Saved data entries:
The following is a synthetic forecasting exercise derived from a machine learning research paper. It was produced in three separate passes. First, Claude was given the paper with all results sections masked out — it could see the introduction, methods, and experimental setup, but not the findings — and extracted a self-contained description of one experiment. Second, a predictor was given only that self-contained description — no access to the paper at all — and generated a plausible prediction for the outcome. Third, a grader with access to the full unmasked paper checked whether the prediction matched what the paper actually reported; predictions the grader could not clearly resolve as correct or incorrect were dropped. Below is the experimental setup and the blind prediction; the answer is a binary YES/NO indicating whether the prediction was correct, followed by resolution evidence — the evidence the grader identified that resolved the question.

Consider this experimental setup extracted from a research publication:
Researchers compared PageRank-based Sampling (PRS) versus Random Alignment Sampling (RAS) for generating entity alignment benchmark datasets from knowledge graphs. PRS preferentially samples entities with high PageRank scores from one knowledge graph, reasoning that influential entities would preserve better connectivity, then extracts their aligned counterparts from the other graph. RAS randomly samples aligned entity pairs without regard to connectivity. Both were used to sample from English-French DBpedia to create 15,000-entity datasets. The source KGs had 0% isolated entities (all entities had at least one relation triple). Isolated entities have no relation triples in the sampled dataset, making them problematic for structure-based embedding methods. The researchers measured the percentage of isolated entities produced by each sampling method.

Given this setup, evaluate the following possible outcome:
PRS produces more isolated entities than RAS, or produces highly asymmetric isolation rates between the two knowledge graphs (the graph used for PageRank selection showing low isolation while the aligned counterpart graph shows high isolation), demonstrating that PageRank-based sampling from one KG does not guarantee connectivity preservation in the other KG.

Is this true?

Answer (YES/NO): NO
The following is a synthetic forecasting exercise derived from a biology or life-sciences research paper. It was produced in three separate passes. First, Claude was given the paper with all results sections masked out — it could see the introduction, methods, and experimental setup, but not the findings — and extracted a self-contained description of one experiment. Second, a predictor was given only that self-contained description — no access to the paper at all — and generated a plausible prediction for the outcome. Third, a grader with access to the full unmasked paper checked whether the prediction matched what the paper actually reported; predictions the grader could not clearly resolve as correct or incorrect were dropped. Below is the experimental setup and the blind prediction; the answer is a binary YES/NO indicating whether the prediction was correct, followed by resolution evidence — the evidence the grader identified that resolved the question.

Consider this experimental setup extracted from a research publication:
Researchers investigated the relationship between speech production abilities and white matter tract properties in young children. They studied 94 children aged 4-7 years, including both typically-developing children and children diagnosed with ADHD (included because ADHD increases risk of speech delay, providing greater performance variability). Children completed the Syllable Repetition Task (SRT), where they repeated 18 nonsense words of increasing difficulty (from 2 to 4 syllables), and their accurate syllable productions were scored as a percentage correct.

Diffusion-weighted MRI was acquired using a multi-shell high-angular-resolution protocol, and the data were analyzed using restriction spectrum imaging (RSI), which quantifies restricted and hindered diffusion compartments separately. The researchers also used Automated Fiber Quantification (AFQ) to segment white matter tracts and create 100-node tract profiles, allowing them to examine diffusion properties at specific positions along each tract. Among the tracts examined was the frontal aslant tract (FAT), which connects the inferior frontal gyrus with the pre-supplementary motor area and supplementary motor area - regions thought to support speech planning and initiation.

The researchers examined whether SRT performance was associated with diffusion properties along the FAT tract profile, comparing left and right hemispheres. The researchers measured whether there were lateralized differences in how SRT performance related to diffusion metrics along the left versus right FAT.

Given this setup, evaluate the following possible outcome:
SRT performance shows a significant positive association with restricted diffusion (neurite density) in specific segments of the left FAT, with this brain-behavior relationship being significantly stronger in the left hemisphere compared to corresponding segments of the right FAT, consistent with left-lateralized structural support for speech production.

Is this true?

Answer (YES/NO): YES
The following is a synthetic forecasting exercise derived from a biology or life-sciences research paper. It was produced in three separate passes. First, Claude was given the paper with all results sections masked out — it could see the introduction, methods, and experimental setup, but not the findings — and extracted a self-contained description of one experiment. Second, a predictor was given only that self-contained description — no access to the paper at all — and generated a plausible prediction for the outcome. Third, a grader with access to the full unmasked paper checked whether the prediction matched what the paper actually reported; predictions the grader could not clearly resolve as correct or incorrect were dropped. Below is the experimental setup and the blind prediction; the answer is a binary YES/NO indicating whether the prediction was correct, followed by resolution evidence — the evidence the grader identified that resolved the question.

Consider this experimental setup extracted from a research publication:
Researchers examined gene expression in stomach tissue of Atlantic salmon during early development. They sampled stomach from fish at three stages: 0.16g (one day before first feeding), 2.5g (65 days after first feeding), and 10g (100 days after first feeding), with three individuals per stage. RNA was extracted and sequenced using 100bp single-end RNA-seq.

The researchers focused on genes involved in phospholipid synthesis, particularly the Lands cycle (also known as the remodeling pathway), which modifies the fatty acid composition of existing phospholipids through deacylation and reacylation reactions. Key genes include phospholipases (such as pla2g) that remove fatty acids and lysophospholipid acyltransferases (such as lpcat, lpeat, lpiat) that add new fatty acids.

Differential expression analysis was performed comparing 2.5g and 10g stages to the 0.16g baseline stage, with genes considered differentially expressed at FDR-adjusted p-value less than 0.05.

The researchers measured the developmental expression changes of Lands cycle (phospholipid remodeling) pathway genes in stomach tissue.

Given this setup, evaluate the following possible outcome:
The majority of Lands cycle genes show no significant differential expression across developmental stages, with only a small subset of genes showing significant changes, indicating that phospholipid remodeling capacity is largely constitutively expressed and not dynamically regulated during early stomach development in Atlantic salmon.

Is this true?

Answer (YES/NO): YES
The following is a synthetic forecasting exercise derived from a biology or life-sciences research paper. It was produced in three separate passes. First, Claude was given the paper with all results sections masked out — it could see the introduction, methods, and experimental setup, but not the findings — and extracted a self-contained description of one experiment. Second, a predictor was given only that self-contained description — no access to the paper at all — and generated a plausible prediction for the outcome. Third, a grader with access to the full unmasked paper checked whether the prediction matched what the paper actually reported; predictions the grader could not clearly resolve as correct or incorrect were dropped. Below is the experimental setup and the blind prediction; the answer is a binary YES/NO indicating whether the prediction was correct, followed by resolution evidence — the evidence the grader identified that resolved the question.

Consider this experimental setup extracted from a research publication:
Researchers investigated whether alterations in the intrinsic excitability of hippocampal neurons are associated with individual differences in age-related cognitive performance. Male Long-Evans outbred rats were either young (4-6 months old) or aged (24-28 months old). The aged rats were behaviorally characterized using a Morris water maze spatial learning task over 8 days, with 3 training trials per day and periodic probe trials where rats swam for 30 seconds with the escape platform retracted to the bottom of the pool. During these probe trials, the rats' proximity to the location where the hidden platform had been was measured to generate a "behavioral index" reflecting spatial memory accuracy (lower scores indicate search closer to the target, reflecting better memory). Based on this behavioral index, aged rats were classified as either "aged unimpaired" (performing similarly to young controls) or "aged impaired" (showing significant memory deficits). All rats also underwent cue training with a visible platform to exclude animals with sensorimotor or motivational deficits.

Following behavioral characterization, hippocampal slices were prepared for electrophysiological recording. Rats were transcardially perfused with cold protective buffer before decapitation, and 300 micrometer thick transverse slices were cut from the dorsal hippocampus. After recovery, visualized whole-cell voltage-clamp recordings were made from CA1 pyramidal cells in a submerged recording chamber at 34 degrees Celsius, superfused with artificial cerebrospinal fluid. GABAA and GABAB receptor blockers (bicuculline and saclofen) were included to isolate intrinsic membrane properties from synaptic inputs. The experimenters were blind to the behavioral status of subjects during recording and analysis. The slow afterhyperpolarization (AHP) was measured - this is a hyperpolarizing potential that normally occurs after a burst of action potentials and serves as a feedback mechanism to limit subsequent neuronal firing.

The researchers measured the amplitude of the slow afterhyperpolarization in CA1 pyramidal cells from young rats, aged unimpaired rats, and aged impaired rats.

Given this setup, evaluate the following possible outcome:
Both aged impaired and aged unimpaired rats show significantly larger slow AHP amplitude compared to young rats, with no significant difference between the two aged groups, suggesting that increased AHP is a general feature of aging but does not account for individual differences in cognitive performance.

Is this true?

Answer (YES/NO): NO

» WORK REQUIRED:
Find each line in the records above that contains "developmental", and copy it.

» SOLVED EXERCISE:
The researchers measured the developmental expression changes of Lands cycle (phospholipid remodeling) pathway genes in stomach tissue.
The majority of Lands cycle genes show no significant differential expression across developmental stages, with only a small subset of genes showing significant changes, indicating that phospholipid remodeling capacity is largely constitutively expressed and not dynamically regulated during early stomach development in Atlantic salmon.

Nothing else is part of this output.